È vero che una circolare Inail nei mesi scorsi ha messo nero su bianco che il datore di lavoro per fare fronte alla pandemia in materia di salute e sicurezza deve fare rifermento al rispetto dei protocolli. Però bisogna tenere conto che in tema di salute e sicurezza sul lavoro la giurisprudenza si è sempre pronunciata in maniera molto rigorosa. I punti di riferimento normativi sono l’articolo 2087 del Codice Civile e il Testo unico sulla sicurezza, il decreto legislativo 81 del 2008. «In generale si chiede al datore di lavoro di adottare un principio di “maggiore prudenza” e quindi di applicare le norme nel modo più rigoroso possibile», spiega l’avvocato milanese Cesare Pozzoli. Per intenderci, in caso un lavoratore che avrebbe potuto lavorare da casa si ammalasse in ufficio e facesse causa al datore di lavoro, il fatto che lo smart working fosse soltanto raccomandato potrebbe non essere considerata dal giudice una scusante sufficiente.
Interessante anche il risultato di un’indagine condotta da Cisl Lombardia su un campione composto da 4.635 lavoratori dipendenti. Il 42,3% ha dichiarato di svolgere una mansione compatibile con forme di lavoro agile almeno 1 volta a settimana. Tra questi, l’81,8% lo ha realmente sperimentato nel periodo marzo-giugno 2020 (primo lockdown), mentre il 18,2%, pur potendolo fare non lo ha fatto. Una conferma del fatto che esiste margine di allargamento della platea di coloro che lavorano fuori ufficio.

Ma se il dipendente volesse lavorare comunque dalla sede?

«Non allevia le responsabilità del datore di lavoro», risponde Pozzoli. «Alla fine chi esercita l’attività d’impresa ha la responsabilità sulla salute e sicurezza dei dipendenti — continua l’avvocato —. Se il lavoratore si ammalasse e per qualche motivo decidesse di andare per vie legali la libertà di scelta che gli era stata lasciata non alleggerirebbe la posizione del datore di lavoro».

E dove mancassero alcuni dispositivi (laptop, connessione) per rendere possibile il lavoro da casa?

«Un conto è se si tratta di interventi particolarmente complessi e costosi. Ma se si trattasse di piccole misure, facili da realizzare, anche in questo caso il datore di lavoro non potrebbe trincerarsi dietro questi impedimenti per giustificare la mancata organizzazione dello smart working», osserva Pozzoli. È chiaro che questi problemi si pongono soltanto nel caso in cui un lavoratore che si ammala ricorra in giudizio. «Certo — conclude Pozzoli —. Ma non dimentichiamo che per le imprese la posta è elevata.
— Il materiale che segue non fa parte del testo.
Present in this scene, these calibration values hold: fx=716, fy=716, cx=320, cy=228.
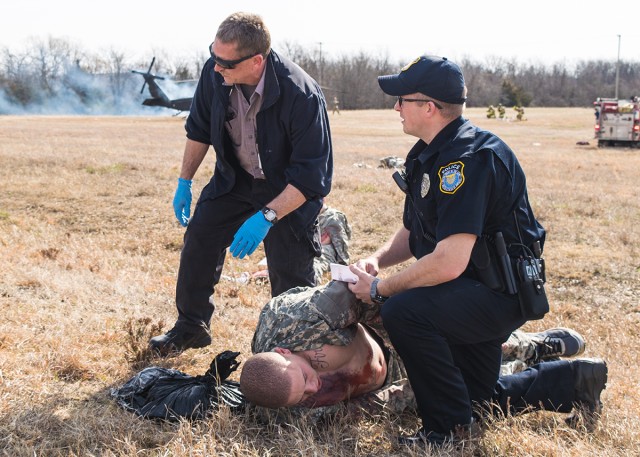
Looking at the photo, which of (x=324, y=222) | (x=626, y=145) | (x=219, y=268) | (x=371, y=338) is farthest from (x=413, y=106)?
(x=626, y=145)

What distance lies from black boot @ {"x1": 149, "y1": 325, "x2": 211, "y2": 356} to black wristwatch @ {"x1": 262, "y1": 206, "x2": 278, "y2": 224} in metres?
0.95

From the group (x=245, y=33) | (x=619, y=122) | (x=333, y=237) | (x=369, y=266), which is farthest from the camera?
(x=619, y=122)

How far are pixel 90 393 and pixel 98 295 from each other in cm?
171

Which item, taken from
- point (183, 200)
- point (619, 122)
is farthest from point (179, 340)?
point (619, 122)

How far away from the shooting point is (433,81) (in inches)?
125

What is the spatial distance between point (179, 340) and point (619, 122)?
22115mm

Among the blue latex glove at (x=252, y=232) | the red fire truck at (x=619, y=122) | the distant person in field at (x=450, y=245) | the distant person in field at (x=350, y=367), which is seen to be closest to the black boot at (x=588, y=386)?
the distant person in field at (x=350, y=367)

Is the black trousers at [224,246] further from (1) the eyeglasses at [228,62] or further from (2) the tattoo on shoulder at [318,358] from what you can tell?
(2) the tattoo on shoulder at [318,358]

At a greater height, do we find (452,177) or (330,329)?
(452,177)

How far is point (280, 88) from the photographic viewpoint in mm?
4000

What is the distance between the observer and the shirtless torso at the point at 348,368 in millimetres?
3424

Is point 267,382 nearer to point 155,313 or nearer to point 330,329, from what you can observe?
point 330,329

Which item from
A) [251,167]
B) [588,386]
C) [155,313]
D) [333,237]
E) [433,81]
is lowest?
[155,313]

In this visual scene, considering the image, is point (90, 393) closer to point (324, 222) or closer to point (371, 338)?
point (371, 338)
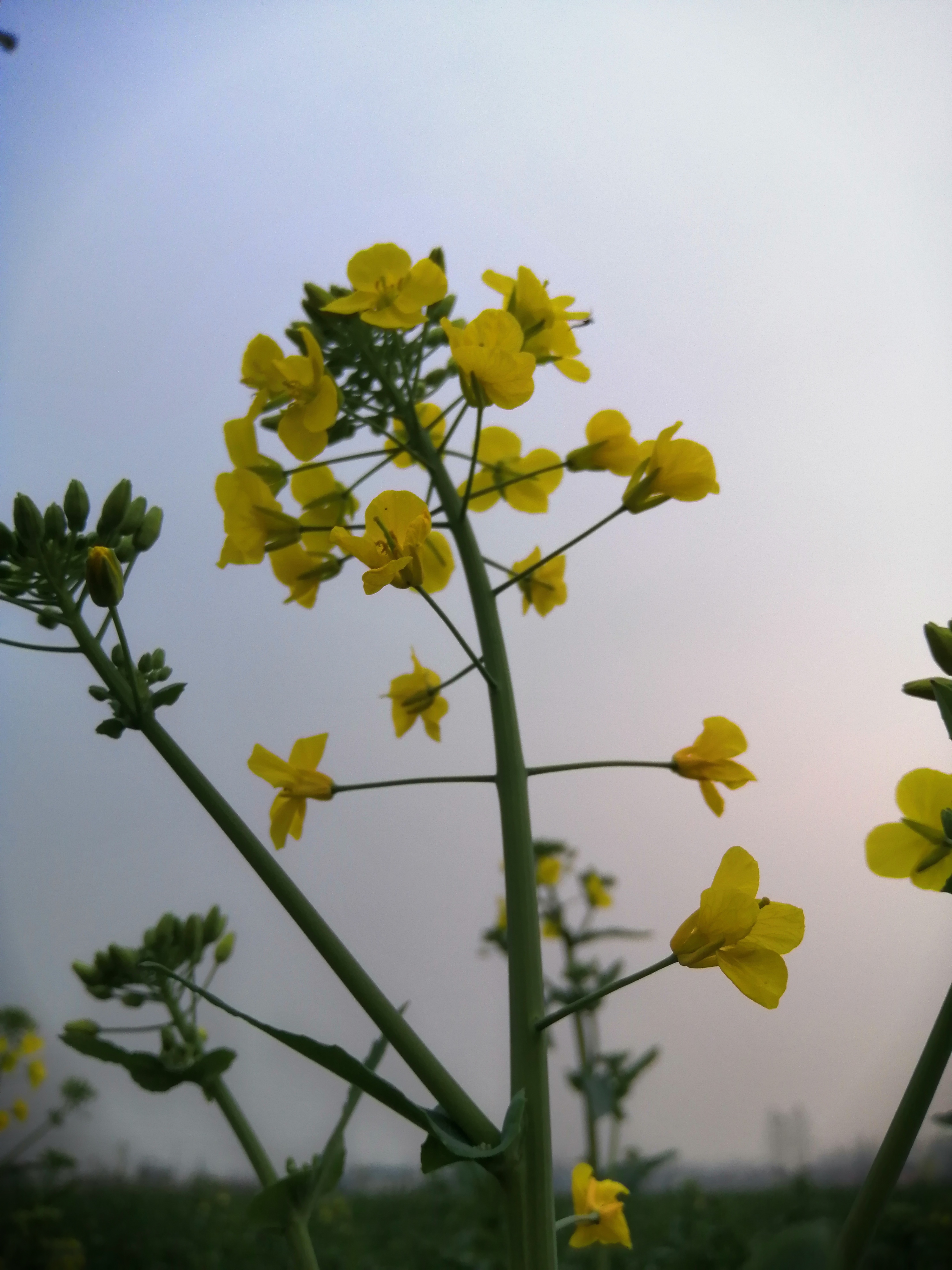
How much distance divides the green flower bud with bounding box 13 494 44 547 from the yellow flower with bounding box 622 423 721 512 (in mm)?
346

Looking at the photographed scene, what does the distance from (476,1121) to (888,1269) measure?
3.47 feet

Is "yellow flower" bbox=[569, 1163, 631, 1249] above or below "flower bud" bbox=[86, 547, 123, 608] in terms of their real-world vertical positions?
below

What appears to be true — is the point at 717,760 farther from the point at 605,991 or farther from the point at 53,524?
the point at 53,524

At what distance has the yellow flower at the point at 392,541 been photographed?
40 cm

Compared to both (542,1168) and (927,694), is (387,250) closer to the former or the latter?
(927,694)

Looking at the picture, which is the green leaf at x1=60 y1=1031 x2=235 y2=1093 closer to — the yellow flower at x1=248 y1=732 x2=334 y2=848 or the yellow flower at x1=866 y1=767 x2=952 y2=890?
the yellow flower at x1=248 y1=732 x2=334 y2=848

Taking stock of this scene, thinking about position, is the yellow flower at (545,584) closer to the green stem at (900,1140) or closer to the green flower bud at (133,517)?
the green flower bud at (133,517)

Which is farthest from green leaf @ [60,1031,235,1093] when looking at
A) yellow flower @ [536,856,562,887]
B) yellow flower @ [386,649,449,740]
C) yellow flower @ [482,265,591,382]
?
yellow flower @ [536,856,562,887]

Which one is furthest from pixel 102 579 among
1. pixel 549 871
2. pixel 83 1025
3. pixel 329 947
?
pixel 549 871

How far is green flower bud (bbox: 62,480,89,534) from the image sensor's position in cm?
50

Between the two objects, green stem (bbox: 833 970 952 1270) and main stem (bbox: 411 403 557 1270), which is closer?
green stem (bbox: 833 970 952 1270)

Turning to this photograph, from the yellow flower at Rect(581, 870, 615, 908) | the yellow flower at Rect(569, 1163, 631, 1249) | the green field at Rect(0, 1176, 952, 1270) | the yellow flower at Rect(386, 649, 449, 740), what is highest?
the yellow flower at Rect(386, 649, 449, 740)

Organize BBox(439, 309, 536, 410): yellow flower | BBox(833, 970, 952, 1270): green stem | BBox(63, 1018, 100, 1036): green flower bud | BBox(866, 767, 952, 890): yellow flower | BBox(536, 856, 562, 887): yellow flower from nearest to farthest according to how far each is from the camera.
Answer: BBox(833, 970, 952, 1270): green stem
BBox(866, 767, 952, 890): yellow flower
BBox(439, 309, 536, 410): yellow flower
BBox(63, 1018, 100, 1036): green flower bud
BBox(536, 856, 562, 887): yellow flower

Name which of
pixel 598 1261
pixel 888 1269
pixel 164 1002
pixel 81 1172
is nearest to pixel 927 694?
pixel 164 1002
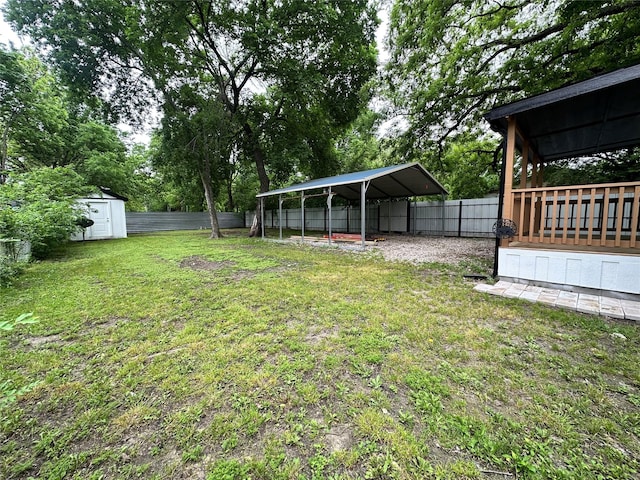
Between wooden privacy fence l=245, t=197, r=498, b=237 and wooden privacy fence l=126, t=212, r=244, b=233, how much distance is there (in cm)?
750

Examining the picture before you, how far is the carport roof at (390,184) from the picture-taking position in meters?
8.84

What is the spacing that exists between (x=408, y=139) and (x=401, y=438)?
10945mm

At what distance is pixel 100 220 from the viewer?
38.7ft

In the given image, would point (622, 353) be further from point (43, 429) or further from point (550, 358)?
point (43, 429)

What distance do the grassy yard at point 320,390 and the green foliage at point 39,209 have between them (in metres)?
3.24

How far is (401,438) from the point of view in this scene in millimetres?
1368

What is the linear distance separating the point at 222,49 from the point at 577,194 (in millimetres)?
13363

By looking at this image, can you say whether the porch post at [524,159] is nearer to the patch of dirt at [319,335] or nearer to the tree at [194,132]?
the patch of dirt at [319,335]

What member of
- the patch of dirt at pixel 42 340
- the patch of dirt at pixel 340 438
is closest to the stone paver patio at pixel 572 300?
the patch of dirt at pixel 340 438

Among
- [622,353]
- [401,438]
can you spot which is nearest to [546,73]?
[622,353]

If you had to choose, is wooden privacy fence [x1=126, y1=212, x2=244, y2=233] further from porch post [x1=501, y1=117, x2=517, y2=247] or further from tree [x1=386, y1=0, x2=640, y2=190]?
porch post [x1=501, y1=117, x2=517, y2=247]

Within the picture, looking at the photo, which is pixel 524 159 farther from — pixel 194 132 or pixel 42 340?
pixel 194 132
In caso il giudice considerasse scorretto il comportamento dell’imprenditore, l’Inail poi potrebbe rivalersi su di lui per un valore pari a quello dei risarcimenti versati al lavoratore. E ci sarebbe anche possibilità di azione penale nei suoi confronti».

E nella pubblica amministrazione?

Le pubbliche amministrazioni dovranno organizzare il lavoro agile nella percentuale più alta possibile. Per le funzioni che vanno svolte in presenza deve essere previsto lo scaglionamento degli ingressi.